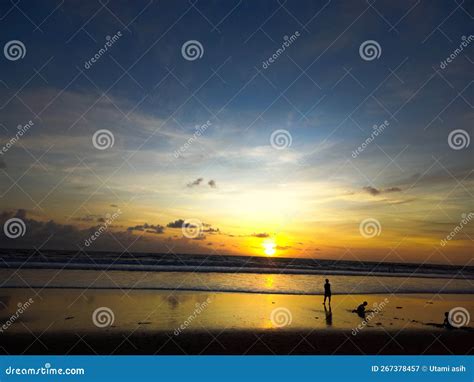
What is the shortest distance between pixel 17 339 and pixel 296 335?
33.1ft

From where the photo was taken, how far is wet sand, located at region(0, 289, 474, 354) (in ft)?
37.8

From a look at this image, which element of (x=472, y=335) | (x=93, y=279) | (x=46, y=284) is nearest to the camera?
(x=472, y=335)

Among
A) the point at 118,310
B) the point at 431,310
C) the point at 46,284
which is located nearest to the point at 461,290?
the point at 431,310

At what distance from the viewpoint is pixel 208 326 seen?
44.4ft

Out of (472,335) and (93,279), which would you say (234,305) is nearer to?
(472,335)

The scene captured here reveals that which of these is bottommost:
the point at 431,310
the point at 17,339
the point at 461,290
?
the point at 17,339

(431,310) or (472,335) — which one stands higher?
(431,310)

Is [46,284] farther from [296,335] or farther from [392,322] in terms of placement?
[392,322]

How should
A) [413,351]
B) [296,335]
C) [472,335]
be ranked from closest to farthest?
[413,351]
[296,335]
[472,335]

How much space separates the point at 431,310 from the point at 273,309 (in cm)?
927

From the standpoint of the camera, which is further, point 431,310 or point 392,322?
point 431,310

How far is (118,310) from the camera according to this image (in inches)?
600

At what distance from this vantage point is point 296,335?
12875 mm

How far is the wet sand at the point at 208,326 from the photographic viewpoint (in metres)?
11.5
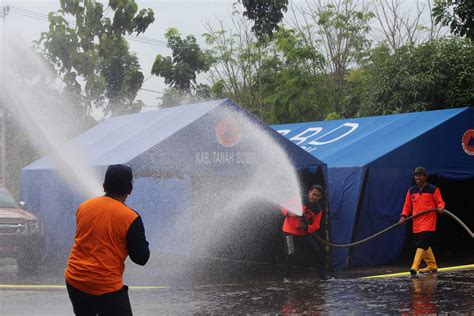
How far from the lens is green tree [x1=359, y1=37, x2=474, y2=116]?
20.1 m

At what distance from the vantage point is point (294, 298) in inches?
433

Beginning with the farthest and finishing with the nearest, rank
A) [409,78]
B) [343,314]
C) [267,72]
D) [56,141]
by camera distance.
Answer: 1. [267,72]
2. [409,78]
3. [56,141]
4. [343,314]

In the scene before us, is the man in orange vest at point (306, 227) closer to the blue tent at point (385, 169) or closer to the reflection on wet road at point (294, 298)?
the reflection on wet road at point (294, 298)

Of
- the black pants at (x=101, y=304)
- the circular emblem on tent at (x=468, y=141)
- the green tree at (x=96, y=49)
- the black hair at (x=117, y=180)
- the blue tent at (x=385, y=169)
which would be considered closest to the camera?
the black pants at (x=101, y=304)

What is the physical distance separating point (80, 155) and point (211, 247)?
10.5 ft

- [Exercise details]:
Please rewrite all the data above, substituting "damp sand" for each "wet sand" and keeping everything else unchanged. Leave the pictures out.

- [Full answer]:
What is the shortest distance between pixel 17 339 and pixel 296 335?
33.1ft

From where the photo was taken, how far is damp sand, located at region(0, 289, 474, 354) (in ft)?
37.8

From a look at this image, which element of (x=472, y=335) | (x=93, y=279) | (x=46, y=284) is nearest to the camera?
(x=472, y=335)

Among
A) the point at 118,310
B) the point at 431,310
C) the point at 46,284
which is located nearest to the point at 461,290?
the point at 431,310

At what distance from the viewpoint is pixel 208 326 seen?
44.4ft

Out of (472,335) and (93,279), which would you say (234,305) is nearer to?
(472,335)

The scene captured here reveals that which of these is bottommost:
the point at 431,310
the point at 17,339
the point at 461,290
?
the point at 17,339

(431,310) or (472,335) — which one stands higher?
(431,310)

Is [46,284] farther from [296,335] or farther from [392,322] in terms of placement?
[392,322]

How should
A) [413,351]
B) [296,335]
C) [472,335]
be ranked from closest to farthest?
[413,351]
[296,335]
[472,335]

How much space separates the point at 431,310 from the point at 273,309 (in cm)?
927

From the standpoint of the camera, which is further, point 431,310 or point 392,322?
point 431,310

How far is (118,310) from the camera according to this image (in inches)?
600

At what distance from this vantage point is point 296,335?
12875 mm

How far is the damp sand at the point at 208,326 from the photographic viewpoint (in metres)?
11.5
How far from the lens is green tree [x1=359, y1=37, x2=474, y2=116]?
20.1 m

At what distance from the vantage point is point (294, 298) in inches?
433

Beginning with the farthest and finishing with the nearest, rank
A) [409,78]
B) [343,314]
C) [267,72]
D) [56,141]
by camera distance.
Answer: 1. [267,72]
2. [409,78]
3. [56,141]
4. [343,314]

In the scene before us, is the man in orange vest at point (306, 227) closer to the blue tent at point (385, 169) or closer to the reflection on wet road at point (294, 298)?
the reflection on wet road at point (294, 298)

Of
- the black pants at (x=101, y=304)
- the circular emblem on tent at (x=468, y=141)
- the green tree at (x=96, y=49)
- the black hair at (x=117, y=180)
- the blue tent at (x=385, y=169)
which would be considered closest to the camera?
the black pants at (x=101, y=304)

What is the physical distance separating point (80, 155) and point (211, 247)?
10.5 ft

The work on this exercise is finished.